WORK INSTRUCTIONS
Reproduce exactly the lines from the one containing "Of the provided" through the last line of the records below, both included. Leave out any pictures.

DATA FOR THE TASK
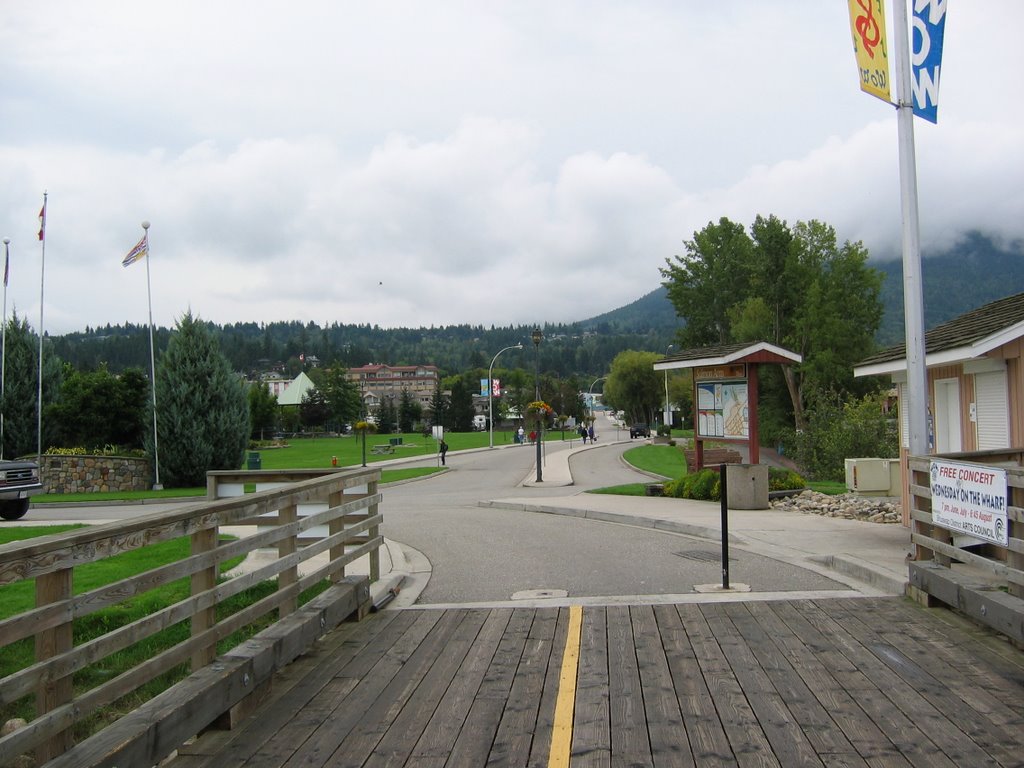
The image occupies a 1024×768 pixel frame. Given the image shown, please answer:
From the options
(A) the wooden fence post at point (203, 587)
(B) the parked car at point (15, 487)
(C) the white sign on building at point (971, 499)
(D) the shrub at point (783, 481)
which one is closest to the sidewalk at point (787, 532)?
(C) the white sign on building at point (971, 499)

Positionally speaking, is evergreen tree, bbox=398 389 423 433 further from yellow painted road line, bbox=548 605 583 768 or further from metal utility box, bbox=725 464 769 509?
yellow painted road line, bbox=548 605 583 768

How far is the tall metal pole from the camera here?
933 cm

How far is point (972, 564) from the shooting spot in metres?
6.84

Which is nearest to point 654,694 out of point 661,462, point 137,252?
point 137,252

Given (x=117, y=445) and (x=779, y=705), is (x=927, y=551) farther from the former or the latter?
(x=117, y=445)

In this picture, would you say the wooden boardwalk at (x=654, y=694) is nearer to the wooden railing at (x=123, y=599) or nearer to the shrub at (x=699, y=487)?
the wooden railing at (x=123, y=599)

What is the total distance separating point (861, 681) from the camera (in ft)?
18.5

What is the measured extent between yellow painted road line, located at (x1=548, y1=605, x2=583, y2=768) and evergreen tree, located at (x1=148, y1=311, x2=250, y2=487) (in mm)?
29249

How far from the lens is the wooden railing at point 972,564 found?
630 cm

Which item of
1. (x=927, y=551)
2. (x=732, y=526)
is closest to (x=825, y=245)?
(x=732, y=526)

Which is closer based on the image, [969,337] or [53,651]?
[53,651]

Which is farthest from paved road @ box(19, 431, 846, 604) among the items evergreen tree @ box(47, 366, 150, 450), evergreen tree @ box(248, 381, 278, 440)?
evergreen tree @ box(248, 381, 278, 440)

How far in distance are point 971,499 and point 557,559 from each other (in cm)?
548

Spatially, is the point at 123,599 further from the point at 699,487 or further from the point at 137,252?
the point at 137,252
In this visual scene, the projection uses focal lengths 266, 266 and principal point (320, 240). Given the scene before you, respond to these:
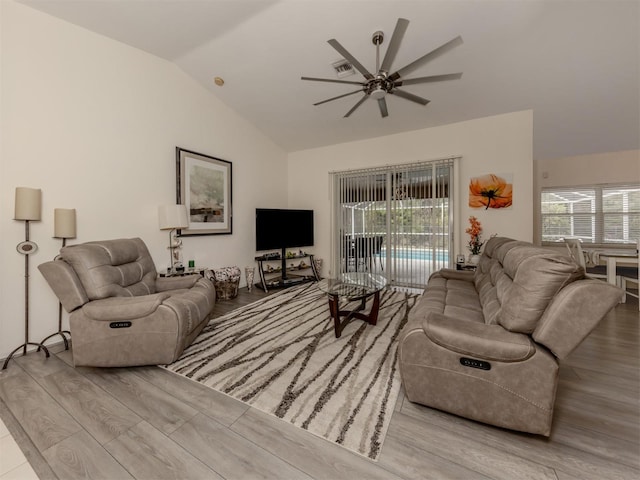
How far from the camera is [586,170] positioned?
17.0 feet

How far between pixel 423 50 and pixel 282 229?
3.23 m

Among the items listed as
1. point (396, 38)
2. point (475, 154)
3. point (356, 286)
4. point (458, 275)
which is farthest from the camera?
point (475, 154)

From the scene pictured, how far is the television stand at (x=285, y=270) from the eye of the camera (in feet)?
15.2

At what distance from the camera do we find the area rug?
5.02 feet

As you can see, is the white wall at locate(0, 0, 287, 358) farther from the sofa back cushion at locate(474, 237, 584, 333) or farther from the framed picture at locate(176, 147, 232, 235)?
the sofa back cushion at locate(474, 237, 584, 333)

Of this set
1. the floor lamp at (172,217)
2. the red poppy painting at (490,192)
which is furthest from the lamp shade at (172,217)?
the red poppy painting at (490,192)

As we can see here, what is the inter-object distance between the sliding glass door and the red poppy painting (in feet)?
1.06

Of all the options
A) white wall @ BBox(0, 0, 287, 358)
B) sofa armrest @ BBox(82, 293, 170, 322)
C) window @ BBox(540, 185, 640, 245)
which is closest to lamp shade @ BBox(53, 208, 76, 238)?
white wall @ BBox(0, 0, 287, 358)

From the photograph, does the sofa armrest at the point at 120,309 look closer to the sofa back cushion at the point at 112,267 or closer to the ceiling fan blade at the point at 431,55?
the sofa back cushion at the point at 112,267

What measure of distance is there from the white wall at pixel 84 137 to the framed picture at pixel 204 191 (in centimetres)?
11

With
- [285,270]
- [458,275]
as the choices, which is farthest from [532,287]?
[285,270]

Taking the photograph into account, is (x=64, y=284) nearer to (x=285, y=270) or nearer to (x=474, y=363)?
(x=474, y=363)

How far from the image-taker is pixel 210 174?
13.4 ft

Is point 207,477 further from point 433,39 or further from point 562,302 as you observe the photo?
point 433,39
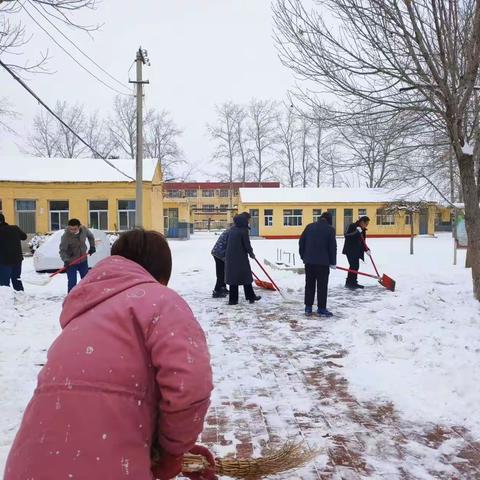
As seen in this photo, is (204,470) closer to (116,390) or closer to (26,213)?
(116,390)

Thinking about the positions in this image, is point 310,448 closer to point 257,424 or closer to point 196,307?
point 257,424

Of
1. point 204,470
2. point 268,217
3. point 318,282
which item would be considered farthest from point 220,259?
point 268,217

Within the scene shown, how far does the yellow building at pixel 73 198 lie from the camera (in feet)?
90.5

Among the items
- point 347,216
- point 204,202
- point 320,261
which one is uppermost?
point 204,202

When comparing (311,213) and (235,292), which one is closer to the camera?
(235,292)

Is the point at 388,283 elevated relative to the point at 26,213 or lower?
lower

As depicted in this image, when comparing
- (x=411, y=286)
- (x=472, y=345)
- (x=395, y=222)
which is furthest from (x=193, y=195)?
(x=472, y=345)

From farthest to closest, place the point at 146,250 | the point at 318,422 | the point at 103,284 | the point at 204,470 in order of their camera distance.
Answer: the point at 318,422
the point at 204,470
the point at 146,250
the point at 103,284

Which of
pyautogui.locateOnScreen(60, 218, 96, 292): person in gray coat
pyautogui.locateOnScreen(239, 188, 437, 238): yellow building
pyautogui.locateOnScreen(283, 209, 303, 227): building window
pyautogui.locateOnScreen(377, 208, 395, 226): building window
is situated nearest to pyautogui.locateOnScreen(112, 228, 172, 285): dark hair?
pyautogui.locateOnScreen(60, 218, 96, 292): person in gray coat

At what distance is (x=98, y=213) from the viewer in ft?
94.7

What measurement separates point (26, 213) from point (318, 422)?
27563 mm

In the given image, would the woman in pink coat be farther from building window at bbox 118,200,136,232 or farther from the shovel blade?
building window at bbox 118,200,136,232

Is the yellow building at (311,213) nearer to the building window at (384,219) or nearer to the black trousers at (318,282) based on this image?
the building window at (384,219)

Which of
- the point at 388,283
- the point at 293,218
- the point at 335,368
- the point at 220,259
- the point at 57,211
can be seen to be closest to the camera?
the point at 335,368
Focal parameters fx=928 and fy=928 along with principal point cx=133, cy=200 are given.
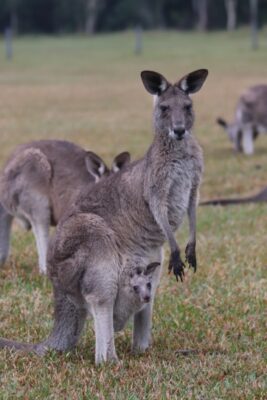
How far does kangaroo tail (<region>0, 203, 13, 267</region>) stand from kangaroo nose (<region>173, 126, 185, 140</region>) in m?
2.40

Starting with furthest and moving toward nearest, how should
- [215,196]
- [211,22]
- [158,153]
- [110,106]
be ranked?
[211,22] < [110,106] < [215,196] < [158,153]

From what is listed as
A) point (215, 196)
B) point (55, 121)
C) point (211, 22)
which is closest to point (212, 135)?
point (55, 121)

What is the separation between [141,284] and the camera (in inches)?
164

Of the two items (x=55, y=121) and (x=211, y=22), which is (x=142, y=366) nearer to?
(x=55, y=121)

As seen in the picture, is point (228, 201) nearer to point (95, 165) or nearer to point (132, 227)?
point (95, 165)

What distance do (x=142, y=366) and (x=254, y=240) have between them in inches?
136

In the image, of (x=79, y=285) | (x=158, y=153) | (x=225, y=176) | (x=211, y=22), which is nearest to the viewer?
(x=79, y=285)

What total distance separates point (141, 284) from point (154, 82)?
3.40 feet

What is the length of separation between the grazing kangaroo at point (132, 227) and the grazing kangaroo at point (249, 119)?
910 centimetres

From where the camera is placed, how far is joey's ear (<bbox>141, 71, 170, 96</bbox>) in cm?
447

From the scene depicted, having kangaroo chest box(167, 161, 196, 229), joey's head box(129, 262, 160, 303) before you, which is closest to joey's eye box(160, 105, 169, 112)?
kangaroo chest box(167, 161, 196, 229)

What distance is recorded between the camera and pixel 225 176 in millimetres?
11461

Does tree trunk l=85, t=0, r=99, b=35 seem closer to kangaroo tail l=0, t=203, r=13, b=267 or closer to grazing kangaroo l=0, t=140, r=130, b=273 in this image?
grazing kangaroo l=0, t=140, r=130, b=273

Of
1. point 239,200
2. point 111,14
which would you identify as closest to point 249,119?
point 239,200
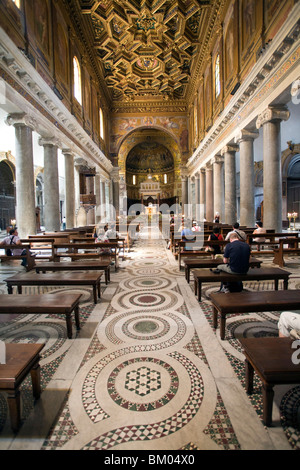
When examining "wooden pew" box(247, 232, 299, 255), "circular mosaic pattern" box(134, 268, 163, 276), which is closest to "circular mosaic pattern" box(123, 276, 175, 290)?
"circular mosaic pattern" box(134, 268, 163, 276)

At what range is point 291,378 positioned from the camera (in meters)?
1.54

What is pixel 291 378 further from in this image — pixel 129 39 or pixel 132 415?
pixel 129 39

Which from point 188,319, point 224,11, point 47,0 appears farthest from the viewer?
point 224,11

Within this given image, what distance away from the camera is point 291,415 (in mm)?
1701

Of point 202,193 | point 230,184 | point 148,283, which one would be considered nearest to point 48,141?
point 148,283

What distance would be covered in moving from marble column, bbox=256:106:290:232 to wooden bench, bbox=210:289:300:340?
589cm

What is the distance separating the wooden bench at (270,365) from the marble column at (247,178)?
8.96 meters

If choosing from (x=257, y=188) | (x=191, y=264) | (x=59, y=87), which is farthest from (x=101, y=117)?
(x=191, y=264)

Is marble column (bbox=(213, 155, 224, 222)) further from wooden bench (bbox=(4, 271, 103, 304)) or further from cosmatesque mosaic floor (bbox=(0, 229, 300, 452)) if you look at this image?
wooden bench (bbox=(4, 271, 103, 304))

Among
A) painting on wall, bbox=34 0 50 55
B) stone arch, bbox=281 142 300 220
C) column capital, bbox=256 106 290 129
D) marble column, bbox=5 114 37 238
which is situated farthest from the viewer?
stone arch, bbox=281 142 300 220

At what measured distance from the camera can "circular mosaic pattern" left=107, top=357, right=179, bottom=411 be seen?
6.16ft

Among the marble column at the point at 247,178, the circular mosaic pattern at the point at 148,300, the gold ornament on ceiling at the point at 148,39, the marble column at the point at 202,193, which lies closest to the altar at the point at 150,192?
the gold ornament on ceiling at the point at 148,39

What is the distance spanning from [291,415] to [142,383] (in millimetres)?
1151

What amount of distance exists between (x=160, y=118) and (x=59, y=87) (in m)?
15.4
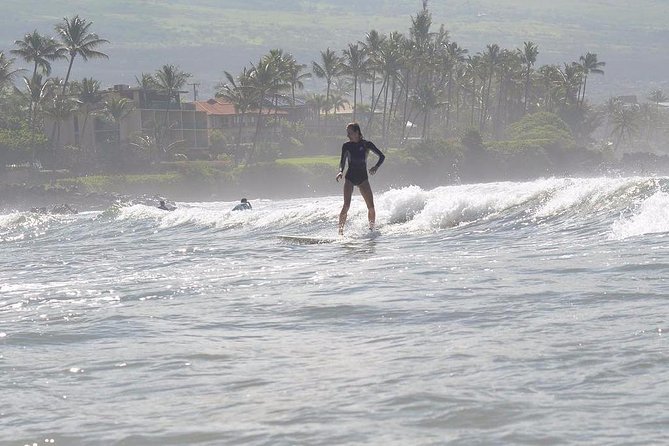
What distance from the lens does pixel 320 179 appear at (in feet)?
300

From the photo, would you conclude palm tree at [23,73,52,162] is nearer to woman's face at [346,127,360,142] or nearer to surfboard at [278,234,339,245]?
woman's face at [346,127,360,142]

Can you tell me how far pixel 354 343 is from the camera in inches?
293

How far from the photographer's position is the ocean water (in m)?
5.48

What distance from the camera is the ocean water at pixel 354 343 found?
5.48 m

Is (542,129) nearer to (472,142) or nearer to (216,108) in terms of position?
(472,142)

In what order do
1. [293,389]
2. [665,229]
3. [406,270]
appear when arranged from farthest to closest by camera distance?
[665,229]
[406,270]
[293,389]

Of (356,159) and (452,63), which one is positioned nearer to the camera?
(356,159)

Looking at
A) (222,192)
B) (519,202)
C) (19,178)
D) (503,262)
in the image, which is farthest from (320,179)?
(503,262)

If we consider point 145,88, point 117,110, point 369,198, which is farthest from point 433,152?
point 369,198

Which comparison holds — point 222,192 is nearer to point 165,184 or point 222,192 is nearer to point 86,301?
point 165,184

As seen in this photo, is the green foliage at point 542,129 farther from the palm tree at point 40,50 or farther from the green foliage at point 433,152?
the palm tree at point 40,50

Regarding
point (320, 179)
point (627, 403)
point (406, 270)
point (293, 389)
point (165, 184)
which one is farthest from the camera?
point (320, 179)

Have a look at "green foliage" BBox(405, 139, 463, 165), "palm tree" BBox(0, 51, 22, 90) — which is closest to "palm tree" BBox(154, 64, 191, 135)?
"palm tree" BBox(0, 51, 22, 90)

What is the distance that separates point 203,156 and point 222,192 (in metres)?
10.3
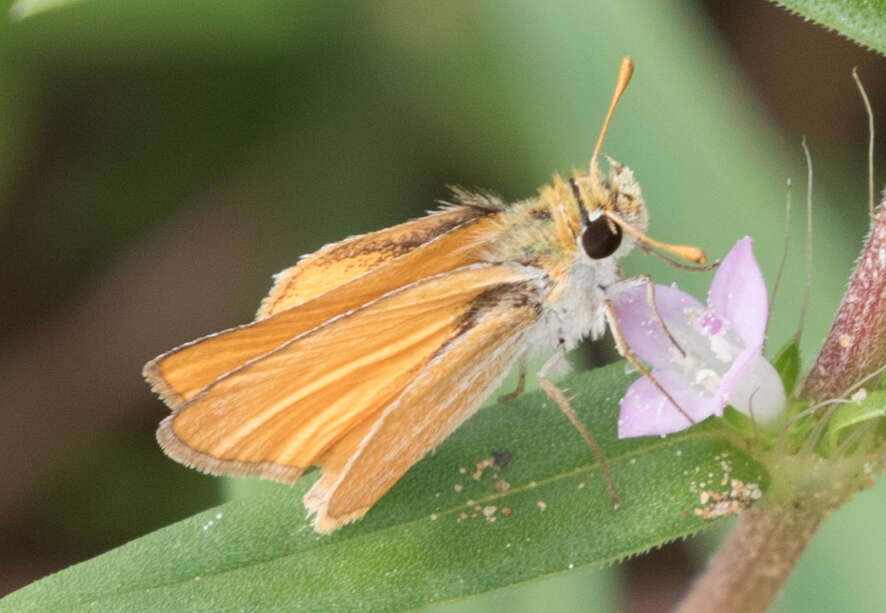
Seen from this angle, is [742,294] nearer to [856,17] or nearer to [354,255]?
[856,17]

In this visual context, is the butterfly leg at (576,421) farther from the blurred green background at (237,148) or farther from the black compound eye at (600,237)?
the blurred green background at (237,148)

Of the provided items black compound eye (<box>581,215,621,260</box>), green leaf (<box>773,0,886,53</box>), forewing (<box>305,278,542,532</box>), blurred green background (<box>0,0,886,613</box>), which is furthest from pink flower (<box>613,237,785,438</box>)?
blurred green background (<box>0,0,886,613</box>)

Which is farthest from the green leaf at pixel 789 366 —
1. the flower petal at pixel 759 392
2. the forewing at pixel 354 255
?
the forewing at pixel 354 255

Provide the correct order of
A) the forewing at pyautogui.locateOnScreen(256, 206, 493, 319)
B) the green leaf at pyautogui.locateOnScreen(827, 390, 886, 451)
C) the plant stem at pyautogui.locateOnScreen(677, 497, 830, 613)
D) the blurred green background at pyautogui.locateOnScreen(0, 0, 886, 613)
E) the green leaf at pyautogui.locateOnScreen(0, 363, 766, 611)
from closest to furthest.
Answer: the green leaf at pyautogui.locateOnScreen(827, 390, 886, 451) < the green leaf at pyautogui.locateOnScreen(0, 363, 766, 611) < the plant stem at pyautogui.locateOnScreen(677, 497, 830, 613) < the forewing at pyautogui.locateOnScreen(256, 206, 493, 319) < the blurred green background at pyautogui.locateOnScreen(0, 0, 886, 613)

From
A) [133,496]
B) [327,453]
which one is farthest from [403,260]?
[133,496]

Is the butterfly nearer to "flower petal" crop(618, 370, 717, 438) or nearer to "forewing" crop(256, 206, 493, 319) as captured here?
"forewing" crop(256, 206, 493, 319)

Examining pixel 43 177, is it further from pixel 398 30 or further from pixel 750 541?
pixel 750 541
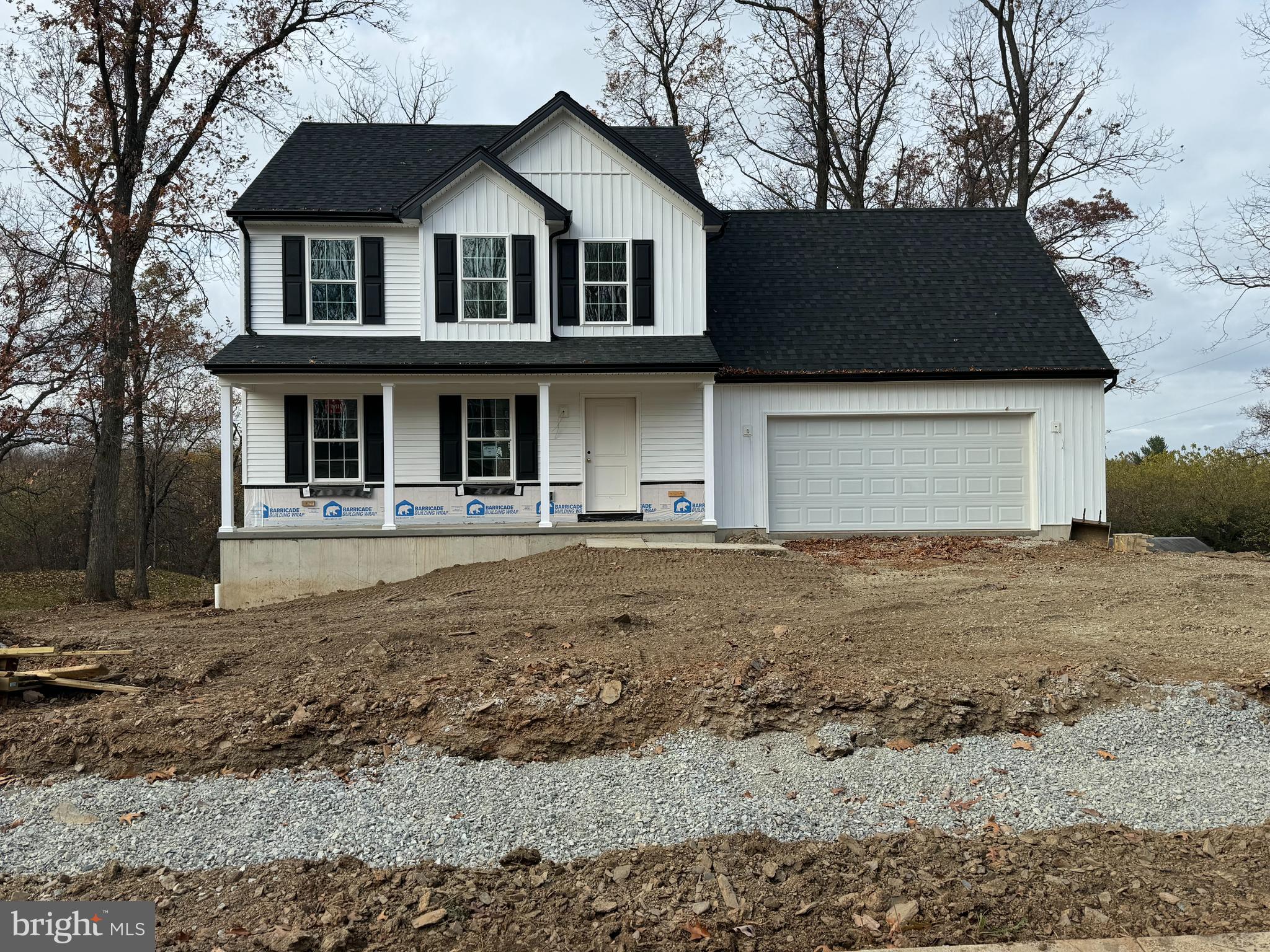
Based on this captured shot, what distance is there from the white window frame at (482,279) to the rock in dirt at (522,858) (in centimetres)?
1165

PROBLEM SOLUTION
Of the provided items black compound eye (<box>581,215,621,260</box>), green leaf (<box>773,0,886,53</box>), forewing (<box>305,278,542,532</box>), blurred green background (<box>0,0,886,613</box>), which is furthest from pink flower (<box>613,237,785,438</box>)?
blurred green background (<box>0,0,886,613</box>)

Which is farthest from the green leaf at pixel 789 366 —
1. the flower petal at pixel 759 392
2. the forewing at pixel 354 255
?
the forewing at pixel 354 255

Provide the correct order of
A) the forewing at pyautogui.locateOnScreen(256, 206, 493, 319)
B) the green leaf at pyautogui.locateOnScreen(827, 390, 886, 451)
C) the plant stem at pyautogui.locateOnScreen(677, 497, 830, 613)
D) the blurred green background at pyautogui.locateOnScreen(0, 0, 886, 613)
E) the green leaf at pyautogui.locateOnScreen(0, 363, 766, 611)
from closest to furthest.
Answer: the green leaf at pyautogui.locateOnScreen(827, 390, 886, 451) < the green leaf at pyautogui.locateOnScreen(0, 363, 766, 611) < the plant stem at pyautogui.locateOnScreen(677, 497, 830, 613) < the forewing at pyautogui.locateOnScreen(256, 206, 493, 319) < the blurred green background at pyautogui.locateOnScreen(0, 0, 886, 613)

From
A) [133,496]
B) [327,453]
which one is farthest from [403,260]?
[133,496]

Is the butterfly nearer to "flower petal" crop(618, 370, 717, 438) or nearer to "forewing" crop(256, 206, 493, 319) as captured here?
"forewing" crop(256, 206, 493, 319)

Examining pixel 43 177, is it further from pixel 398 30 or further from pixel 750 541?
pixel 750 541
Based on this captured shot, what distance is there from the white window frame at (482,279) to the rock in dirt at (522,858) (in centimetres)?
1165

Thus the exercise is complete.